Publication Abstract

Authors: Schneider M, Zuckerman IH, Onukwugha E, Pandya N, Seal B, Gardner J, Mullins CD

Title: Chemotherapy treatment and survival in older women with estrogen receptor-negative metastatic breast cancer: a population-based analysis.

Journal: J Am Geriatr Soc 59(4):637-46

Date: 2011 Apr

Abstract: UNLABELLED: To investigate the survival benefit associated with chemotherapy receipt in older women with estrogen receptor-negative (ER-) Stage IV breast cancer. DESIGN: Observational, retrospective cohort study using Cox proportional hazards regression to determine effect of chemotherapy on hazard of all-cause mortality.

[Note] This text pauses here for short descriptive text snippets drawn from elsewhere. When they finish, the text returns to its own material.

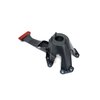 BRACKET SPARE TIRE - image 2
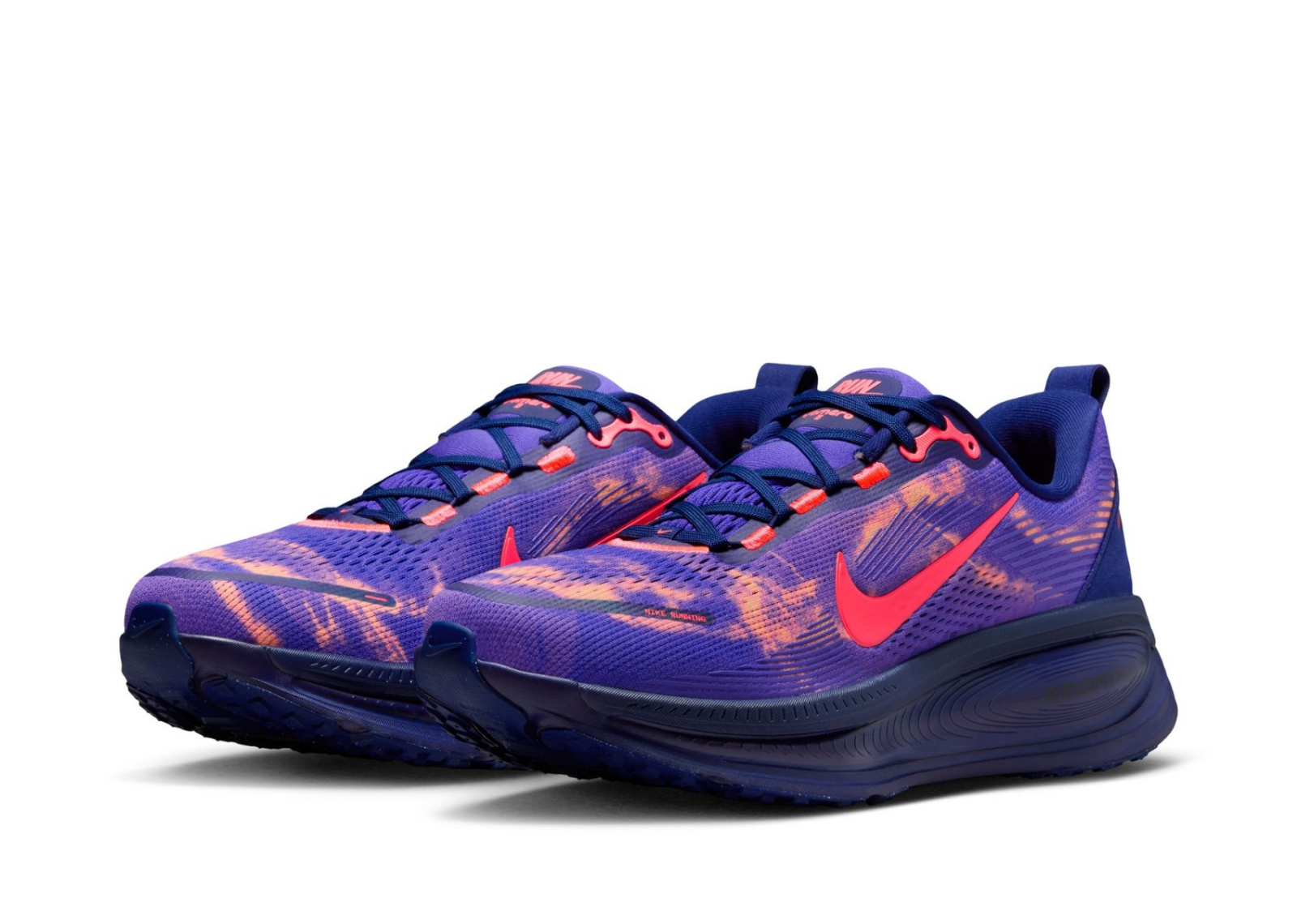 Nike Vomero 18 Indigo Burst - görsel 2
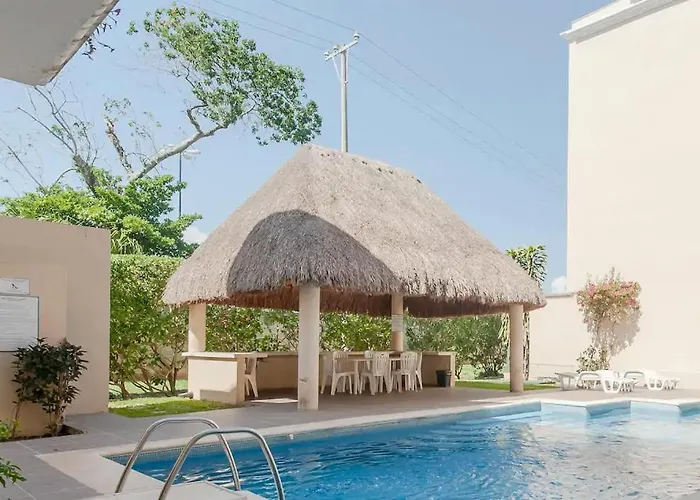 Mexican Caribe Beach B&B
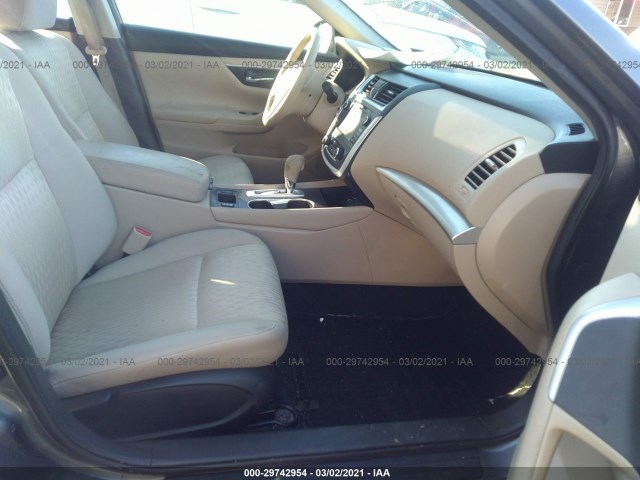 Photo 4 VIN: 1N4AL3AP4HC110798 - NISSAN ALTIMA 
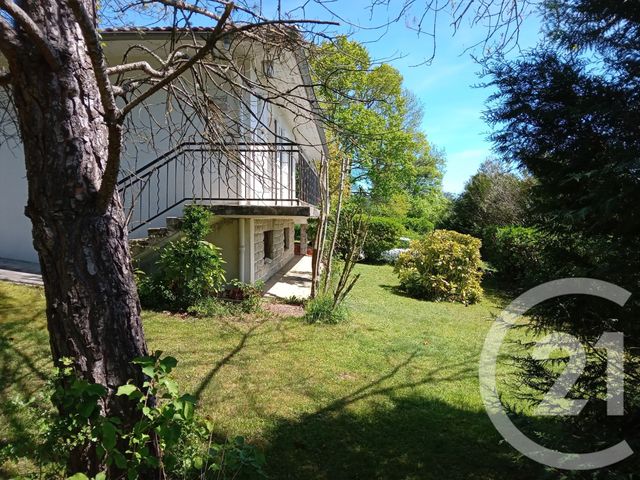 maison à vendre - 3 pièces - 98.12 m2 - MAZERES DE NESTE - 65 - MIDI-PYRENEES - Century 21 Gm Immobilier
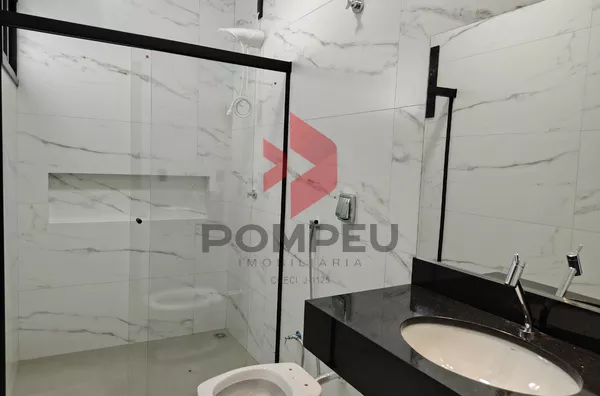 CASA À VENDA PQ DA MATA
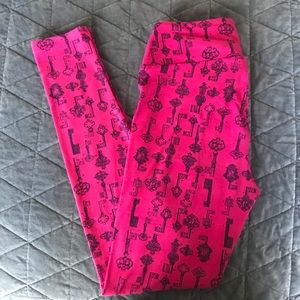 LulaRoe Leggings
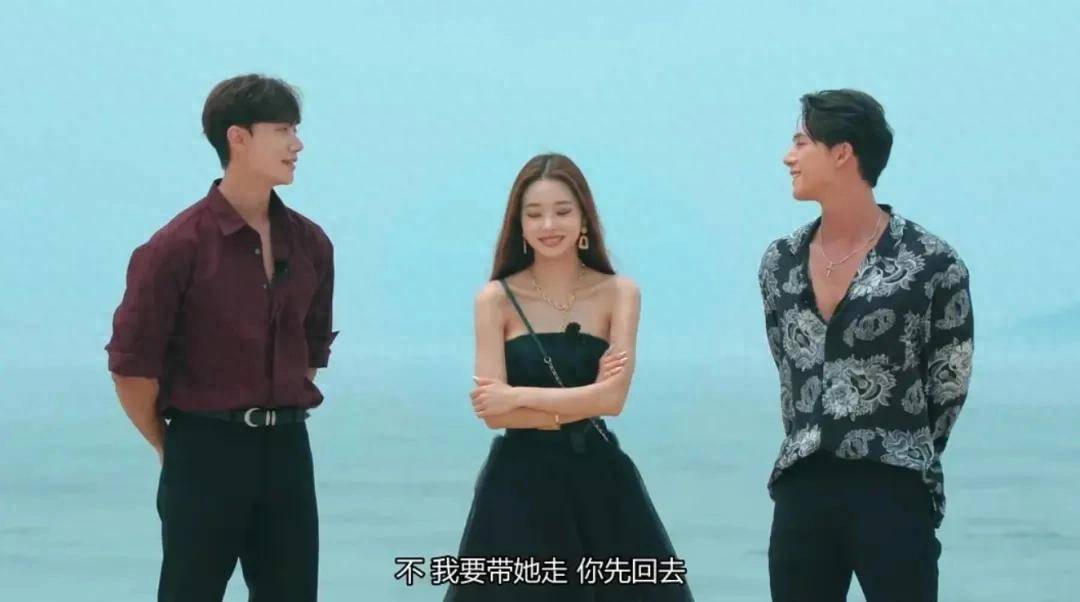 满屏荷尔蒙！网飞这一脱，又爆了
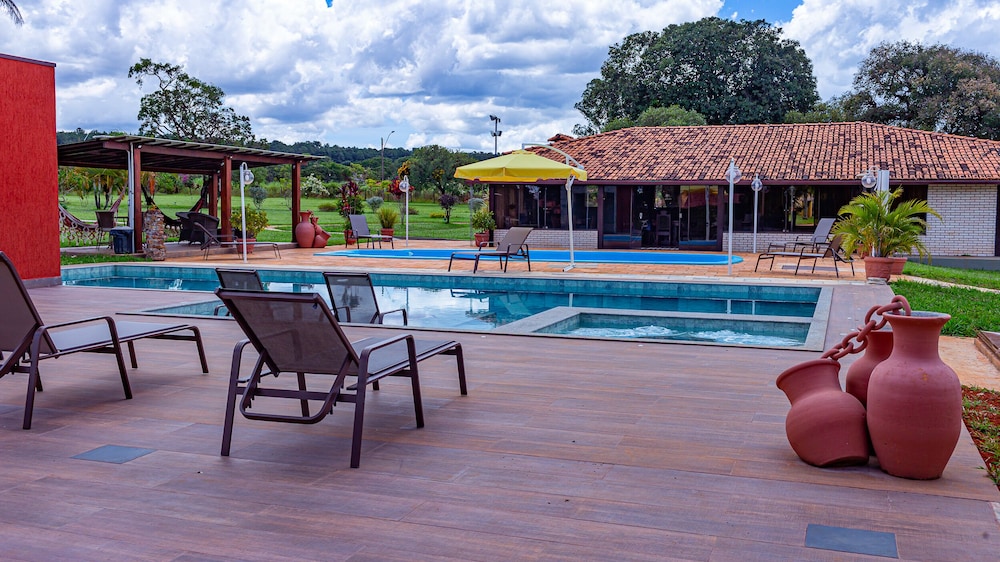 Villaggio dos Pássaros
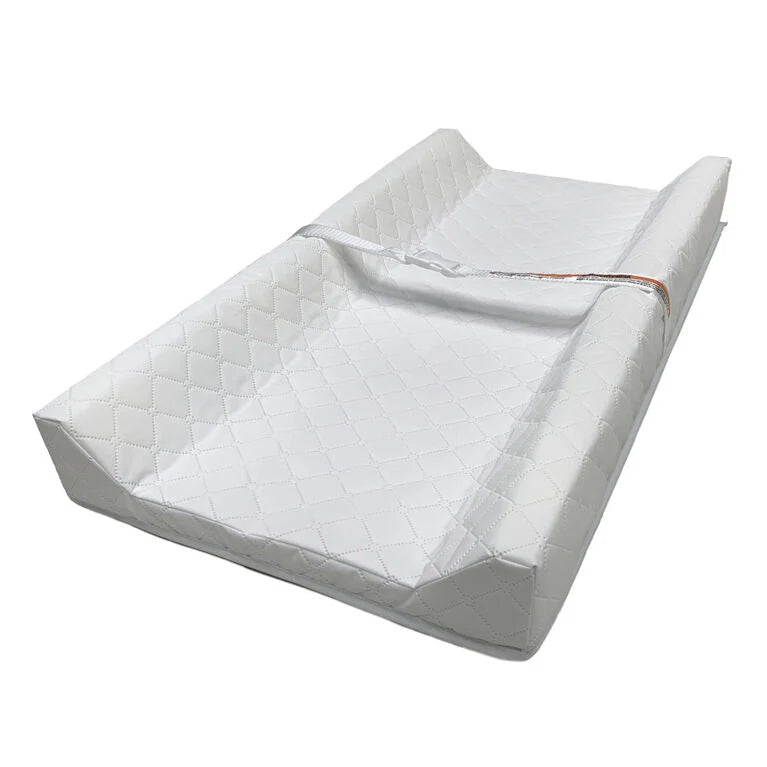 Contoured Changing Pad 0 - 24m | Changing Pad | Ingenuity for Mamas & Papas LB - 6hr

The two samples were an overall sample (n=1,519) and a propensity score-matched sample (n=580) to control for selection to treatment receipt. Hazard ratios (HRs) and 95% confidence intervals (CIs) were obtained for regression models. SETTING: U.S. women within the National Cancer Institute Surveillance, Epidemiology and End Results cancer registries (SEER) linked to Medicare enrollment and claims database. PARTICIPANTS: Female Medicare beneficiaries aged 66 and older with Stage IV ER- breast cancer diagnosed between 1999 and 2005. MEASUREMENTS: Outcome measure was all-cause death during the follow-up period. Survival was measured as time from breast cancer diagnosis until death or last follow-up date. Information on receipt of chemotherapy, defined as chemotherapy received within 6 months after diagnosis, was obtained from linked Medicare claims. RESULTS: One thousand five hundred nineteen ER- women diagnosed with metastatic breast cancer were identified; 494 (33%) received chemotherapy. Chemotherapy was associated with a statistically significant survival benefit (HR=0.61, 95% CI=0.54-0.70). Age did not modify the survival benefit of chemotherapy. CONCLUSION: Chemotherapy received within 6 months after diagnosis was associated with a 39% lower hazard of death within the time period for the study. These findings reflect chemotherapy use outside of the clinical trial setting and have important clinical and policy implications for the study of treatments in older women with advanced ER- breast cancer.